Recentemente, diversas lideranças religiosas de Matriz Africana dos municípios de Juatuba, Betim, Igarapé, Mário Campos, São Joaquim de Bicas e Mateus Leme se encontraram em um simpósio para debater e apresentar um Protocolo de Consulta e referência voltado aos Povos e Comunidades Ancestrais de Matriz Africana da região. O objetivo foi apresentar a cartilha de como a Vale deveria tratar as reparações voltadas à comunidade religiosa, bem como o modo de tratamento e acolhimento das pessoas pertencentes às comunidades de Candomblé, Omolocô, Umbanda e Reinado.

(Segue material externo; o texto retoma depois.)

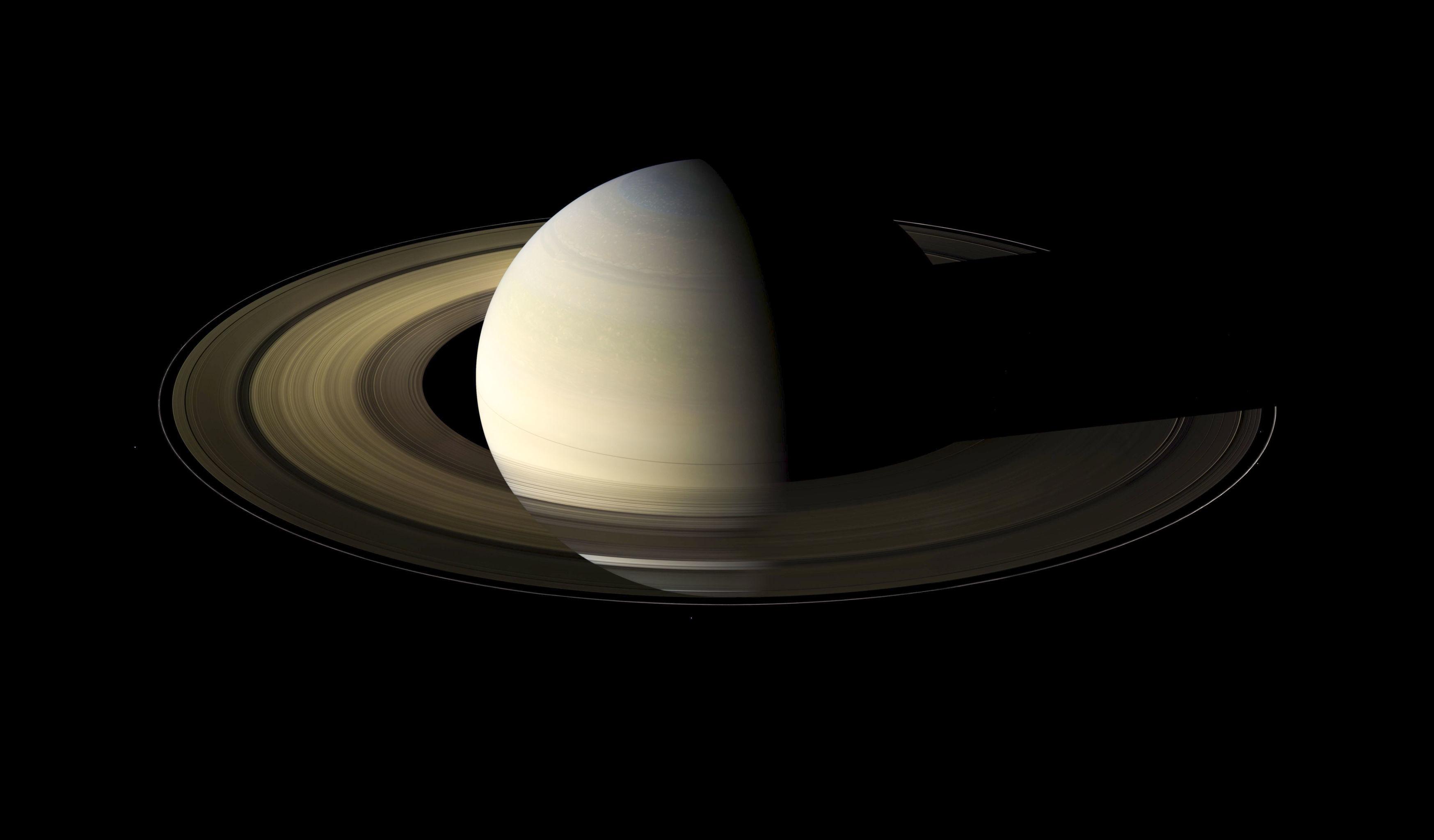 Saturno capturado pela sonda Cassini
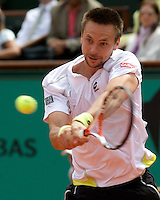 Robin Soderling (SWE) (23) against Fernando Gonzalez (CHI) (12) in the Semifinals of the Men's Singles. Soderling beat Gonzalez 6-3 7-5 5-7 4-6 6-4..Tennis - French Open - Day 13 - Fri 5th June 2009 - Roland Garros - Paris - France..Frey Images, Barry House, 20-22 Worple Road, London, SW19 4DH.Tel - +44 20 8947 0100.Cell - +44 7843 383 012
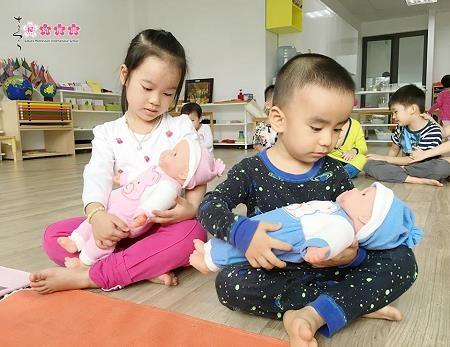 Ba mẹ áp dụng phương pháp giáo dục Montessori tại nhà thế nào? - 1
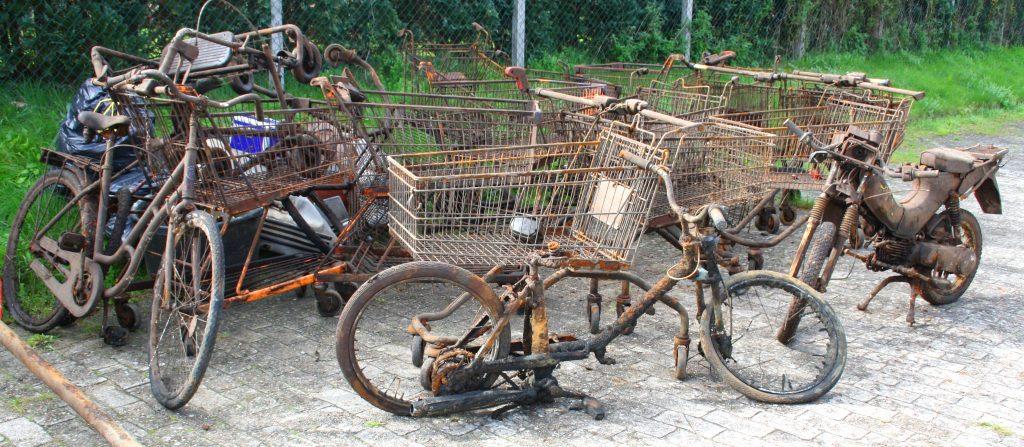 Fahrräder im Wasser entsorgt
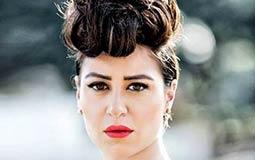 منة شلبي غابت عن الأنظار لفترة طويلة في 2014، ولكنها كانت تعود على فترات بإطلالة جديدة، ومنها على يد المصور خالد فضة.  نالت منة أيضا كذلك الانتقادات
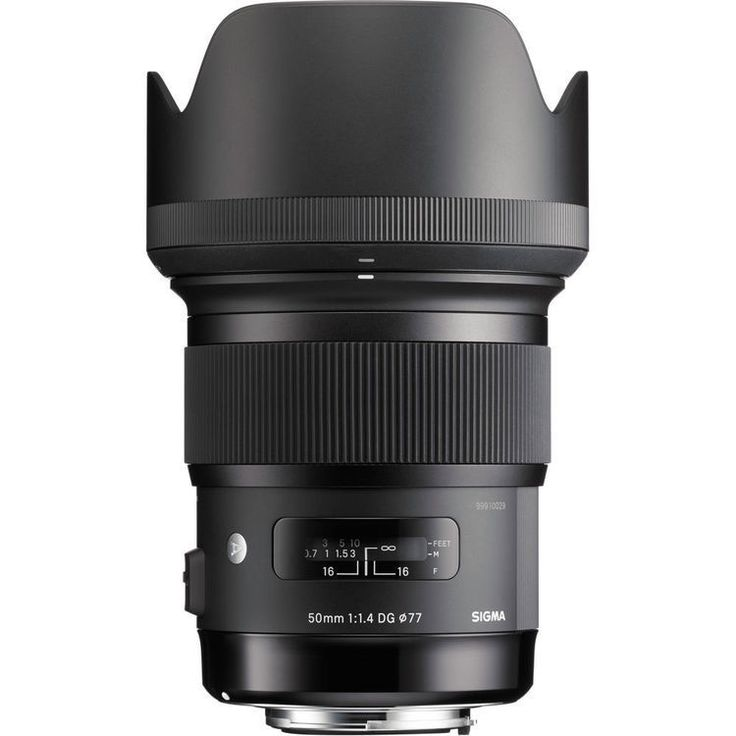 The Nikon F mount Sigma 50mm f/1.4 DG HSM Lens is a fast standard-length prime designed to achieve high optical performance through the incorporation of both three Special Low Dispersion glass element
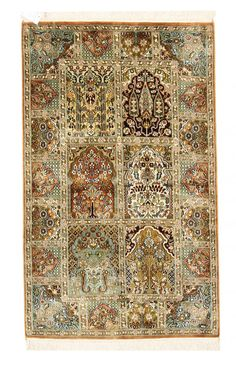 Persische Gartenmotive wie auf einem Moud Teppich, dieser Kaschmir vereint diese schönen Knüpfungen mit hochwertiger Seide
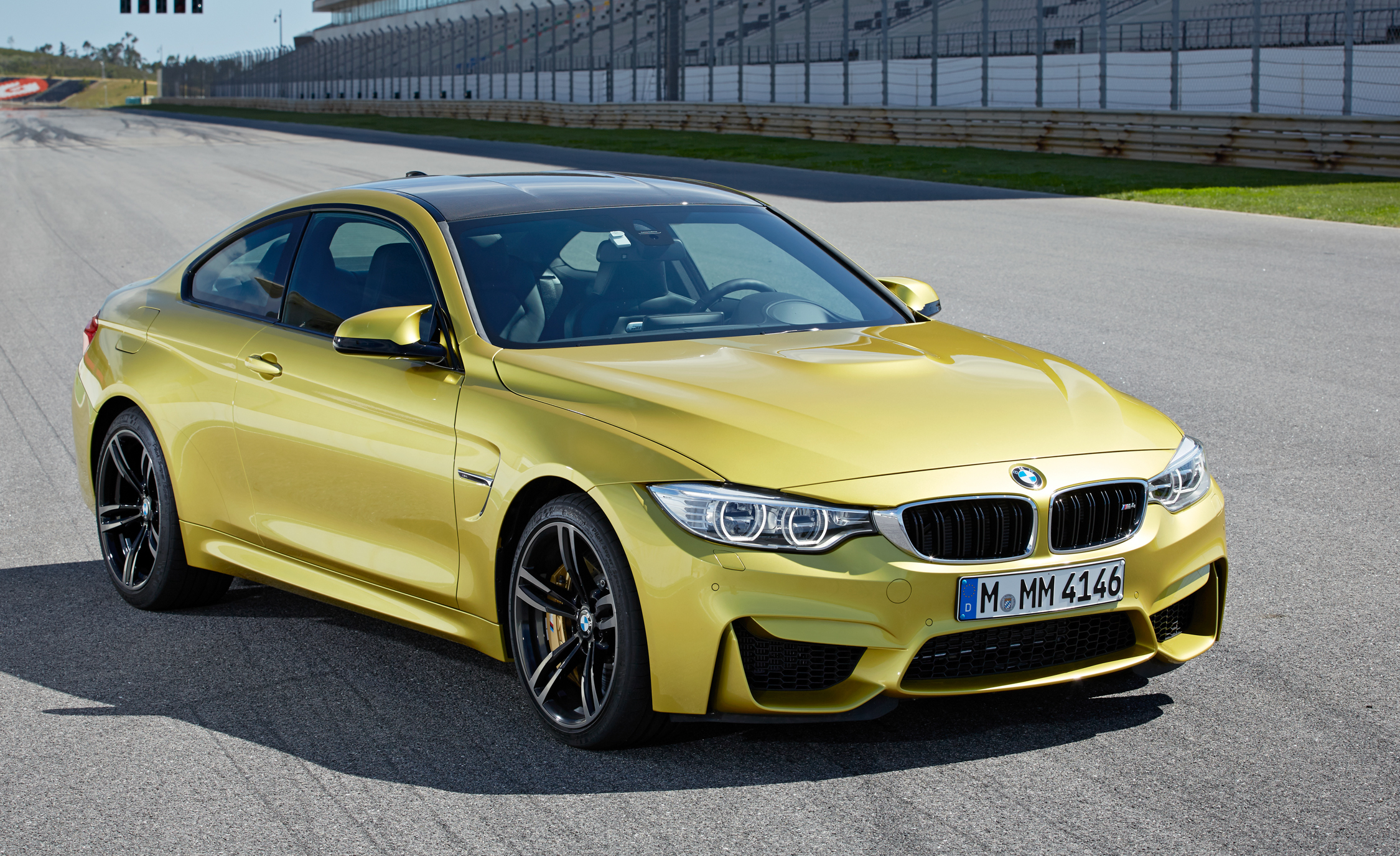 2015 BMW M4 Coupe Exterior Preview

No encontro, Seji Danjy, do Candomblé de nação Angola-Muxikongo, de Juatuba, relatou que “mesmo após todos esses anos do rompimento da Barragem Córrego do Feijão, em Brumadinho, que ceifou a vida de 272 pessoas e poluiu o Paropeba, o povo ainda luta e o rio ainda corre”.
A líder espiritual que faz parte da articulação Povos e Comunidades de Tradição Religiosa Ancestral de Matriz Africana, que luta pela reparação dos afetados pelo desastre da Vale, explicou durante o encontro que o PCTRAMA nasceu no mesmo ano, meses depois do rompimento da barragem Mina Córrego do Feijão e que a rede é resultado da união de comunidades de diversas comunidades religiosas de Matriz Africana de Juatuba, Mateus Leme e região.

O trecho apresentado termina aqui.